Selon nos informations, l’ancien champion olympique, qui a lancé cette année une franchise privée en partenariat avec la chaîne de télévision SFR Sport, a bénéficié de moyens de la Fédération, dont il est vice-président, pour développer son business. Sollicités par Mediapart, le ministère et la Fédération annoncent sa démission express.
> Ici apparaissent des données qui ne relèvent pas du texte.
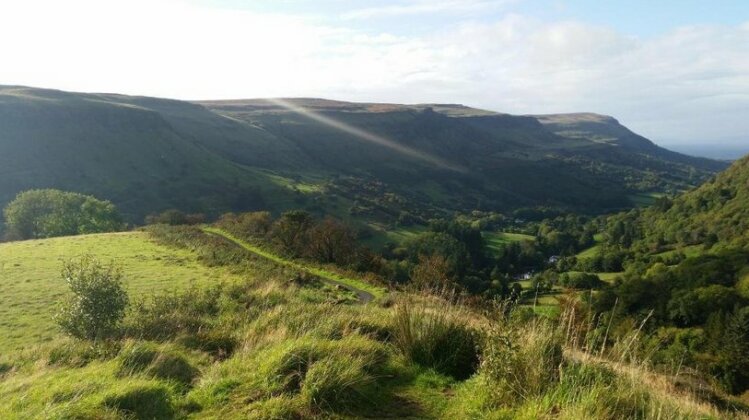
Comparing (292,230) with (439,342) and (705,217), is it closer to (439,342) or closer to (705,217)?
(439,342)

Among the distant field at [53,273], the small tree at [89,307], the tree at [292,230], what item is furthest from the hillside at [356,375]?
the tree at [292,230]

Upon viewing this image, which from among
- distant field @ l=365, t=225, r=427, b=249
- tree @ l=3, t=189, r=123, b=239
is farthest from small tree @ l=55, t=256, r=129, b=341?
distant field @ l=365, t=225, r=427, b=249

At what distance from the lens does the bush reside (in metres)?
8.05

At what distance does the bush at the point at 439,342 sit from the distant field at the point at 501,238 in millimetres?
118802

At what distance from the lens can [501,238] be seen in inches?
5394

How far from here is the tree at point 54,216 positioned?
2384 inches

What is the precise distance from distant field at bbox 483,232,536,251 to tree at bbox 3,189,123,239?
9098 cm

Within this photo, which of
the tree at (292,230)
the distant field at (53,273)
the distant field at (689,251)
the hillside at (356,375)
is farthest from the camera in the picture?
the distant field at (689,251)

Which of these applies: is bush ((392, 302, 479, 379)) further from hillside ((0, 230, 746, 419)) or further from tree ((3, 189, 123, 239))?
tree ((3, 189, 123, 239))

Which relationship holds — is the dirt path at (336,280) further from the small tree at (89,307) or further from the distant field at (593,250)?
the distant field at (593,250)

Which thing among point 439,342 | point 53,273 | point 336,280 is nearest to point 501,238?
point 336,280

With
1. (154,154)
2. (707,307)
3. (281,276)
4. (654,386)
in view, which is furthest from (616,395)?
(154,154)

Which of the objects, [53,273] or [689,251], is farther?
[689,251]

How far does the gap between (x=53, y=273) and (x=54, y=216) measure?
37105mm
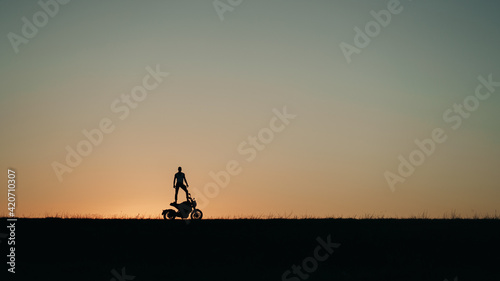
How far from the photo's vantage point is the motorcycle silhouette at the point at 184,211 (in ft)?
105

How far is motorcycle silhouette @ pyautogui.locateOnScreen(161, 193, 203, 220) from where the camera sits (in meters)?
32.0
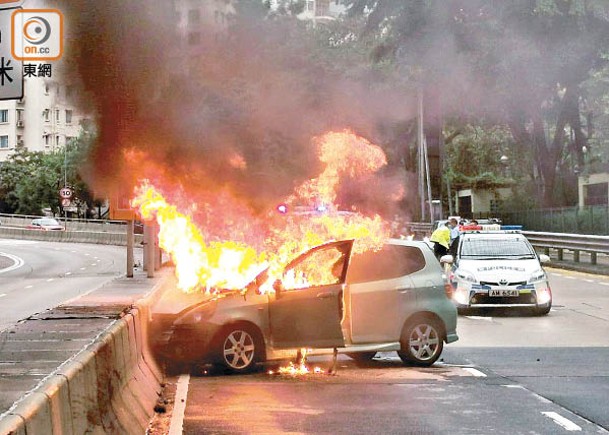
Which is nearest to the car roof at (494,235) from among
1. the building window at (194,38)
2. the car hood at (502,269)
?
the car hood at (502,269)

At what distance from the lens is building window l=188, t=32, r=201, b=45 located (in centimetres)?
1256

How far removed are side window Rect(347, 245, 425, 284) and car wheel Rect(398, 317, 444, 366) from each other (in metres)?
0.61

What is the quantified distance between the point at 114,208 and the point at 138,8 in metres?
9.14

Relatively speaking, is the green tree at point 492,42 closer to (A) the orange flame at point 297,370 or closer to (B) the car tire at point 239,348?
(A) the orange flame at point 297,370

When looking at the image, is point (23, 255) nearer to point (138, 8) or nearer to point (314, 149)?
point (314, 149)

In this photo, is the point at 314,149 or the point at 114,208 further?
the point at 114,208

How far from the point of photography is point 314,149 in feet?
50.3

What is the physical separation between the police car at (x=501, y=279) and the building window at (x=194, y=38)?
6.57 metres

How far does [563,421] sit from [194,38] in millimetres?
6949

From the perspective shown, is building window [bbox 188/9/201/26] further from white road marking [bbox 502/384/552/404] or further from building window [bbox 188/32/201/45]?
white road marking [bbox 502/384/552/404]

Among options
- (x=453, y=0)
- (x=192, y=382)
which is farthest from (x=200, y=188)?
(x=453, y=0)

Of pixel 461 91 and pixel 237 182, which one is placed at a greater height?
pixel 461 91

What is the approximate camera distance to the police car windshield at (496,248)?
18.2m

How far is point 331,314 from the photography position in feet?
35.1
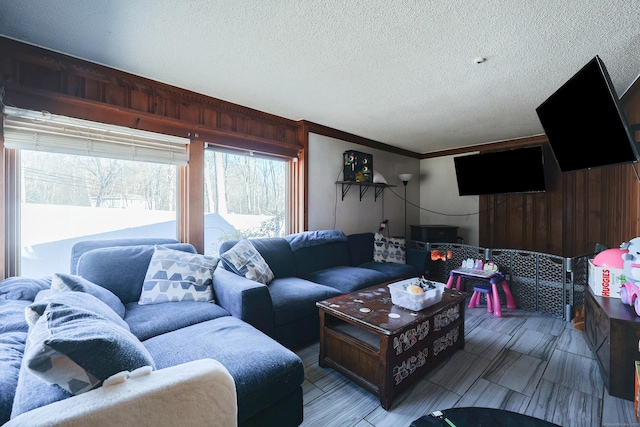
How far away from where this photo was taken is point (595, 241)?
344 centimetres

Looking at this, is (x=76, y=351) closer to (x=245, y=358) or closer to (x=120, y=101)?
(x=245, y=358)

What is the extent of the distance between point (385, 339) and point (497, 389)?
34.0 inches

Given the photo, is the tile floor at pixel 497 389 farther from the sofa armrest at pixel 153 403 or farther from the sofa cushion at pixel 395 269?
the sofa cushion at pixel 395 269

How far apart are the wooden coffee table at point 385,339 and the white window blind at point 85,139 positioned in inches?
76.2

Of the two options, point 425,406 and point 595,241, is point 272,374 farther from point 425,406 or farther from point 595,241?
point 595,241

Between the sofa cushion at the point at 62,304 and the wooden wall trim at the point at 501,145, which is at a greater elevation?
the wooden wall trim at the point at 501,145

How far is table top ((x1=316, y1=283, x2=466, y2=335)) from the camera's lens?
1.66m

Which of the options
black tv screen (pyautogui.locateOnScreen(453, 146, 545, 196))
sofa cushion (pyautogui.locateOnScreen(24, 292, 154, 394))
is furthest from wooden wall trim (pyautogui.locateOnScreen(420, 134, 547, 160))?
sofa cushion (pyautogui.locateOnScreen(24, 292, 154, 394))

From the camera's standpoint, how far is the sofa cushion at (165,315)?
1604 millimetres

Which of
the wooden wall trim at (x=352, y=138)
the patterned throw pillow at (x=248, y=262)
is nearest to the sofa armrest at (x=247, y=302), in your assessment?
the patterned throw pillow at (x=248, y=262)

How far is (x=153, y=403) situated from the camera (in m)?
0.78

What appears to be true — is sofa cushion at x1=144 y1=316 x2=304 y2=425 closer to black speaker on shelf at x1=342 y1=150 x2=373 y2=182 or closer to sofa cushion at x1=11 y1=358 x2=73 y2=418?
sofa cushion at x1=11 y1=358 x2=73 y2=418

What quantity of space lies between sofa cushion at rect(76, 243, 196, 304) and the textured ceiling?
1.41m

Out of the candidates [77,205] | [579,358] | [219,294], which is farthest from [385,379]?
[77,205]
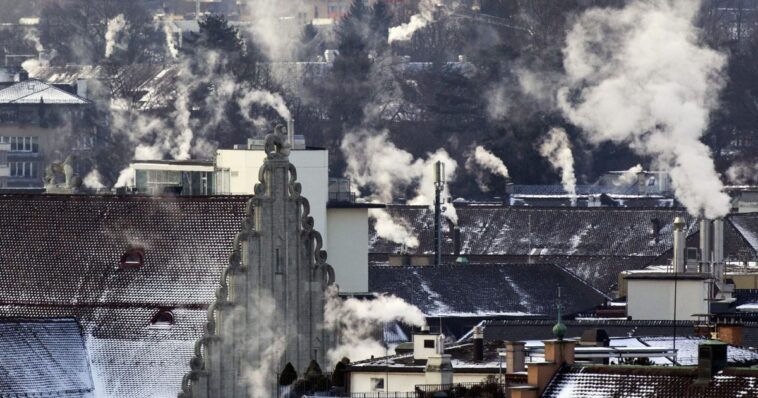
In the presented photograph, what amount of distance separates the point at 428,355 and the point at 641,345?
6532mm

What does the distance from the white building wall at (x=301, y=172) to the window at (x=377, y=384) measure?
28.9 meters

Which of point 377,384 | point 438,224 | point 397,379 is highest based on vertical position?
point 438,224

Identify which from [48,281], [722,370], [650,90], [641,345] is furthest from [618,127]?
[722,370]

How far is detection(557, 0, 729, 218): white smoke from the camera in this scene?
15875 cm

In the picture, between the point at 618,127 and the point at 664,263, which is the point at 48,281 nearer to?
the point at 664,263

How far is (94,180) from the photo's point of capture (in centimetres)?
18162

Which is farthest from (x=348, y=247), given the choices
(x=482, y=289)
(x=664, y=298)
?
(x=482, y=289)

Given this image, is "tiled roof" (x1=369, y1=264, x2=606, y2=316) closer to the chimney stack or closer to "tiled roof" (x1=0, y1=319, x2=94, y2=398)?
"tiled roof" (x1=0, y1=319, x2=94, y2=398)

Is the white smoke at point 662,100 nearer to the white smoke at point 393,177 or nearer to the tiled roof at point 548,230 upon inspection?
the tiled roof at point 548,230

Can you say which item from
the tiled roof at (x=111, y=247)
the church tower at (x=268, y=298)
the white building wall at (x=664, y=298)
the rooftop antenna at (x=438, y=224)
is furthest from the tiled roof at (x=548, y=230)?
the church tower at (x=268, y=298)

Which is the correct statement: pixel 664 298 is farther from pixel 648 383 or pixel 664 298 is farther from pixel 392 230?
pixel 392 230

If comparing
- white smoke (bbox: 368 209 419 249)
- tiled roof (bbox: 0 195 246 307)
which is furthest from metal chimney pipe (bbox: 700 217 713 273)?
tiled roof (bbox: 0 195 246 307)

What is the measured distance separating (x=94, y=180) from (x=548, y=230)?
68.6 feet

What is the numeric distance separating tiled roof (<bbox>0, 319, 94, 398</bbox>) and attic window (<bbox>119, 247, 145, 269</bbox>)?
3.25m
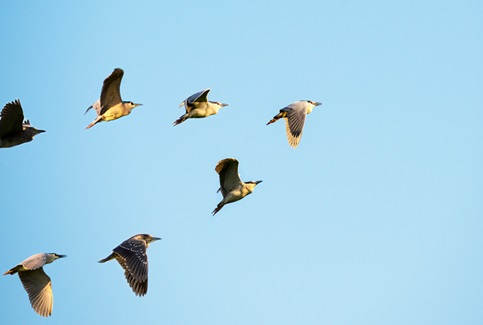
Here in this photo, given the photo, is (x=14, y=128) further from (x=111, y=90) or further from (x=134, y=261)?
(x=134, y=261)

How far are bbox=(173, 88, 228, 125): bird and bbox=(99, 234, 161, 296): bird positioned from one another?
402 cm

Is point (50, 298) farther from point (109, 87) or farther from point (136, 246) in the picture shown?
point (109, 87)

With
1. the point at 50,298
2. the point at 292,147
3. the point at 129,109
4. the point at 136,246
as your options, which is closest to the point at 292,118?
the point at 292,147

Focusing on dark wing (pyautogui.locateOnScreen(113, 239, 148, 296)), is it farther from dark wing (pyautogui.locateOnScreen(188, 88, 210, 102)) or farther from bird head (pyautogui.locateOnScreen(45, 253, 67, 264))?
dark wing (pyautogui.locateOnScreen(188, 88, 210, 102))

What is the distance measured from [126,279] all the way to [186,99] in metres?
5.68

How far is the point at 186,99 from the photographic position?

Cet article est en accès libre. L’information nous protège ! Je m’abonne

En août 2016, il était le parrain haut en couleur d’une équipe de France de boxe établissant un nouveau record de titres lors des Jeux olympiques de Rio, sous ses vivats enthousiastes de consultant télé. Mais à peine un an plus tard, l'or s'est transformé en plomb pour l’ancien boxeur, lui-même médaillé d'or olympique en 2000. Selon nos informations, Brahim Asloum, qui est aussi vice-président de la Fédération française de boxe (FFB), a bénéficié en dehors de tout cadre conventionnel des moyens fédéraux pour développer sa petite entreprise. Une nouvelle franchise privée, les « Fighting Roosters », lancée en partenariat avec la chaîne de télévision SFR Sport. Au fil de notre enquête, la FFB et le ministère des sports ont annoncé à Mediapart la démission illico de Brahim Asloum. Sera-t-il le seul à aller au tapis de cette séquence ? Pas sûr, car d'autres dirigeants fédéraux pourraient également friser le K.O.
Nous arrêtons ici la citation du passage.